Erdoğan’ın mitingleri, Obama’nın samimi videosu… Bunlar siyasetiletişimcilerinin kurguladığı başarılı kampanyaların bir ürünü. Gülfem Saydan Sanver’e göre “Türk seçmeni duygusal, empati kuramadığı adaya oy vermez”
Siyaset iletişimi nedir?
Siyaset iletişimi, bir ayağı siyaset bir ayağı da iletişim olan disiplinlerarası bir çalışma alanı. Siyaset iletişimcisinin görevi de iki ayrılıyor: Birincisi seçim döneminde yaptıkları. İkincisi de diğer zamanlar yaptıkları… Siyaset iletişimcisi seçim döneminde kampanyanın bütün ayaklarını koordine edip ana stratejiyi oluşturur. Siyaset iletişimi Türkiye’de çok yeni. Amerika’da 1950’lerde başlıyor. Özellikle kitle iletişim araçlarının artmasıyla…
Türkiye’de neredeyse dört yılda bir sandığa gidiyoruz. Fakat Amerika’da her yıl seçim oluyor. Çünkü yargıçlar ve valiler de seçimle belirleniyor. Bu pratik eksikliğinin de etkisi var mı bu alanın Türkiye’de gelişememesinde?
Tabii ki. Orada sürekli bir seçim atmosferi var. Fakat biz de son dönemde arka arkaya sandığa gidiyoruz. Birde şöyle bir şey var: Siyaset iletişiminin sağlıklı yapılabilmesi için kampanyanın son üç aya sıkıştırılması doğru değil. Birkaç yıl önceden başlamak gerekir. Çünkü seçim döneminde tüm partiler, tüm adaylar bir şeyler söylüyor ve seçmenin kafası karışıyor.

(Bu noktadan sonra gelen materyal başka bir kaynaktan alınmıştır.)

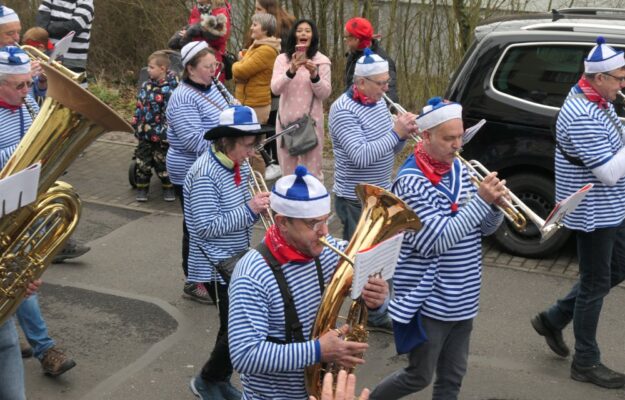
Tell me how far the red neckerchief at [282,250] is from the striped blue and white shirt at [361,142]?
258cm

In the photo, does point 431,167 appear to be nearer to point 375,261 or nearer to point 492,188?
point 492,188

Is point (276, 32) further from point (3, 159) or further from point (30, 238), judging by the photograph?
point (30, 238)

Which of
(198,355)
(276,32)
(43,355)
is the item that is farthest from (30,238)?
(276,32)

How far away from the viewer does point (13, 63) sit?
18.1ft

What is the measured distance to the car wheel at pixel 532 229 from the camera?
776 centimetres

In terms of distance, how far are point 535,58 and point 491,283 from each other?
5.75 feet

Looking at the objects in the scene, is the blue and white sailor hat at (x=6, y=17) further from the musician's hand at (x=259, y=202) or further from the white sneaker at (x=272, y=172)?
the musician's hand at (x=259, y=202)

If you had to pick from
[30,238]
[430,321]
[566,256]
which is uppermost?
[30,238]

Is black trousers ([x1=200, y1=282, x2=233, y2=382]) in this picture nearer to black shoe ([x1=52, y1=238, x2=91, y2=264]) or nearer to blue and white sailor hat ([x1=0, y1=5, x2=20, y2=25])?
black shoe ([x1=52, y1=238, x2=91, y2=264])

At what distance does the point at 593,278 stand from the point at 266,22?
465cm

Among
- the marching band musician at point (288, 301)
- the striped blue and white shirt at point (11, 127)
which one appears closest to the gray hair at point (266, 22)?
the striped blue and white shirt at point (11, 127)

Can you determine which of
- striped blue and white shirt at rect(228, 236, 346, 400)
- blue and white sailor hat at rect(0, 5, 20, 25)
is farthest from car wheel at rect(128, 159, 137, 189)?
striped blue and white shirt at rect(228, 236, 346, 400)

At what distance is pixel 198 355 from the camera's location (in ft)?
20.8

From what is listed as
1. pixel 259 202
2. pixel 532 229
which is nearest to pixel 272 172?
pixel 532 229
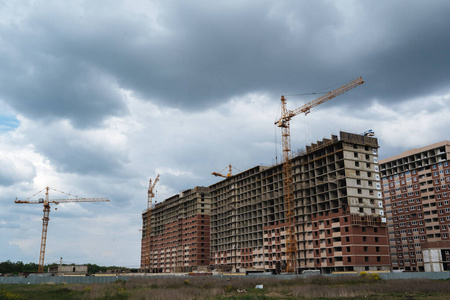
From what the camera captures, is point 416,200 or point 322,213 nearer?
point 322,213

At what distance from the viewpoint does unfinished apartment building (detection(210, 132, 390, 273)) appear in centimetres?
10562

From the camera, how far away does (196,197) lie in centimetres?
18762

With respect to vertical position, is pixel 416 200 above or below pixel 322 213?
above

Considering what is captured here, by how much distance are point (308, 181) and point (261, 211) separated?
27.7 metres

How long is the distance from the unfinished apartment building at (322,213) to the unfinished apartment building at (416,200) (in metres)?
44.0

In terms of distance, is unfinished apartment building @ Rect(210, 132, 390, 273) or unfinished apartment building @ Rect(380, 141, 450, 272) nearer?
unfinished apartment building @ Rect(210, 132, 390, 273)

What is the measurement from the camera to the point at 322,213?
115812 mm

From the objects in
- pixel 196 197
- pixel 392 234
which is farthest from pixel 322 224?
pixel 196 197

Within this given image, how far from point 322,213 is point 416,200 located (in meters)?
69.8

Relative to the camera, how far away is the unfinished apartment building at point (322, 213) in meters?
106

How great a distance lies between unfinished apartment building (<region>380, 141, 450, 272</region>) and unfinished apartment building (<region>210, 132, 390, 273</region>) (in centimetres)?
4400

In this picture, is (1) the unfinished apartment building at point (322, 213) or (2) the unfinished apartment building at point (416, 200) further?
(2) the unfinished apartment building at point (416, 200)

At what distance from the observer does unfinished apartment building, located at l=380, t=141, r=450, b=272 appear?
15100cm

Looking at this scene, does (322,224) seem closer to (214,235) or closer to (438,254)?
(438,254)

Sokak sokak gezmek, evlere gidip çay içmek, insanların ellerini sıkmak hâlâ çok etkili mi kampanyalarda?
Çok etkili. Şöyle anlatmak gerek, seçmenler ikiye ayrılır: Rasyonel ve duygusal seçmenler. Türk seçmeni genel olarak duygusal. Seçmenlerimiz bir adayı başarılıda bulsa, empati kuramıyorsa oy vermiyor. Amerikalılarda da bu böyle. İngilizler ise tam tersi.